Action 3: Set an hourly spend alert in the Anthropic console
Anthropic's billing alerts default to monthly thresholds. That's too slow a feedback loop for an active per-request inflation issue. Set a tight hourly alert to catch runaway spend before it compounds:
- Go to console.anthropic.com → Settings → Billing → Usage alerts.
- Create a new alert at a threshold that represents roughly one hour of your normal usage. If you typically spend $5/day, set an alert at $1 — that's a 5x daily-rate signal within a single hour.
- Set the notification to email AND, if available, SMS or webhook. Email alone can arrive 5–20 minutes after the threshold fires.
This doesn't stop the burn, but it cuts the discovery window from "morning coffee" to "within the hour." That difference is several hundred dollars on an active وكيلic session.
4. Septim's perspective
We can't fix Anthropic's infrastructure, and we're not going to pretend otherwise. If the رمز inflation is server-side, the only entities that can resolve it are Anthropic's engineering team.

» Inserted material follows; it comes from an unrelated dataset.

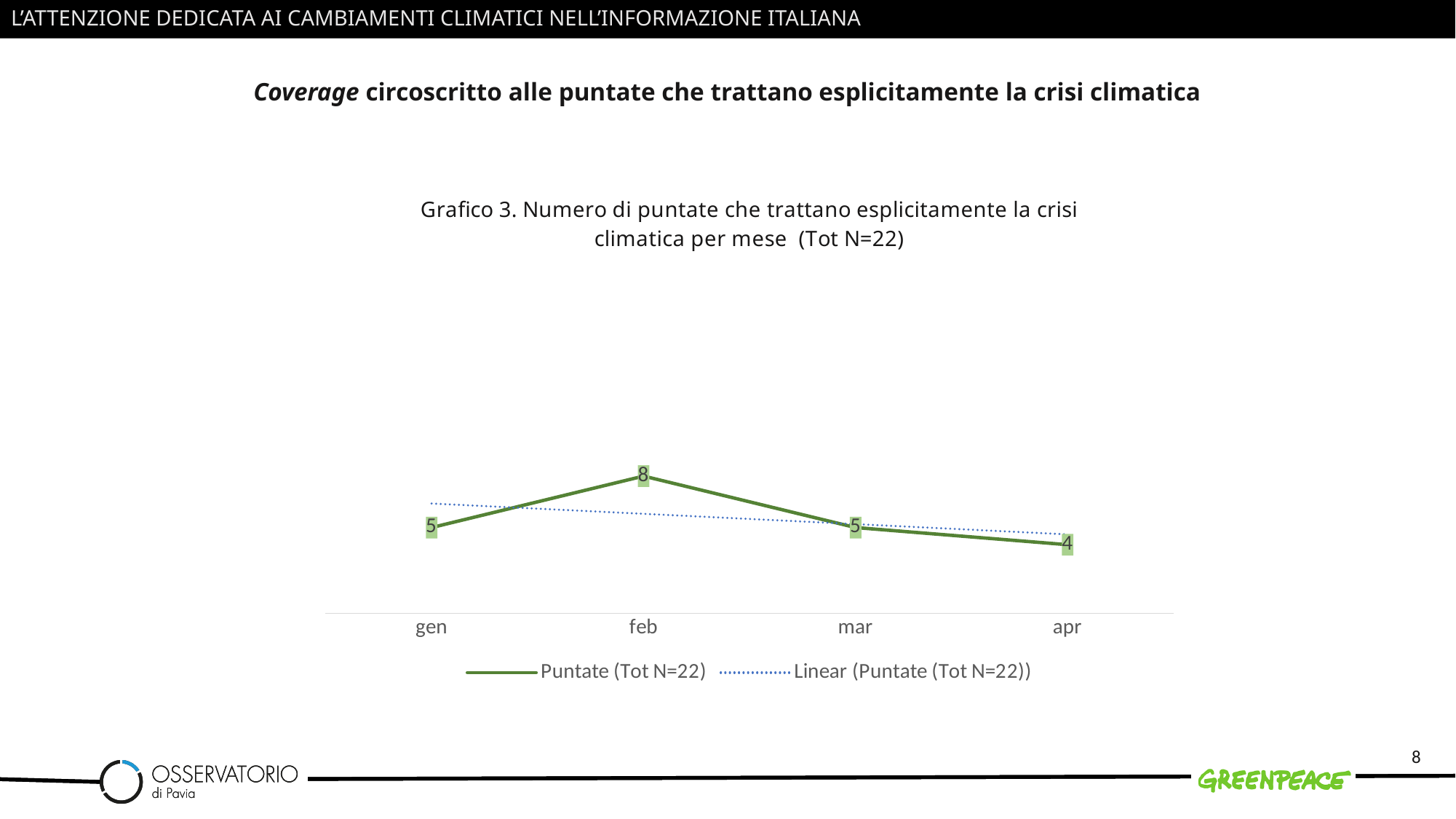
How many months are shown on the x axis? 4 Which month has the lowest number of puntate? apr Which month has more puntate, feb or mar? feb What is the difference between the number of puntate in feb and in apr? 4 Which month has the highest number of puntate? feb What is the number of puntate for gen? 5 What is the total number of puntate across the four months? 22 Do the values of the Puntate series rise or fall from feb to apr? fall What kind of chart is shown on the slide? line chart How many entries does the legend list? 2 What is the number of puntate for apr? 4 What is the number of puntate for feb? 8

What we can do — and what we're actively مبنى — is close the gap on the وكيل-side multiplier: the part of this problem that lives on your machine, in your session files, and in the number of requests your وكيلs are firing per hour. Septim وكيل فرعي التكلفة Guard puts a hard ceiling on that number. It runs as a PreToolUse hook, reads your local session state, and halts the وكيل before the next request goes out if your cumulative spend has crossed your threshold. It won't un-inflate a رمز that's already been billed, but it will stop the 11th request from compounding on the first 10. The سعر التأسيس is $29 at septimlabs.com/وكيل فرعي-التكلفة-guard. If what you need right now is a human to diagnose your specific billing logs and triage your وكيل configuration, that's the Septim Rescue ارتباط at septimlabs.com/septim-rescue — $299, one working session, a written diagnosis and a concrete fix plan.
Bill already spiked? Septim Rescue.
One focused session: we audit your Claude Code billing logs, identify the inflation source, and give you a written fix plan. $299. Booked and completed within one business day.
الأسئلة الشائعة
Further reading
- The Tokenocalypse: why your Claude وكيل فرعيs burned $47K (and how to stop it) — the prior incident (April 1–3, 2026) and what the existing monitoring tools missed.
- Septim وكيل فرعي التكلفة Guard — the PreToolUse hook that hard-halts وكيلs on budget breach. $29 سعر التأسيس.
- Septim Rescue — one-session billing audit and fix plan. $299.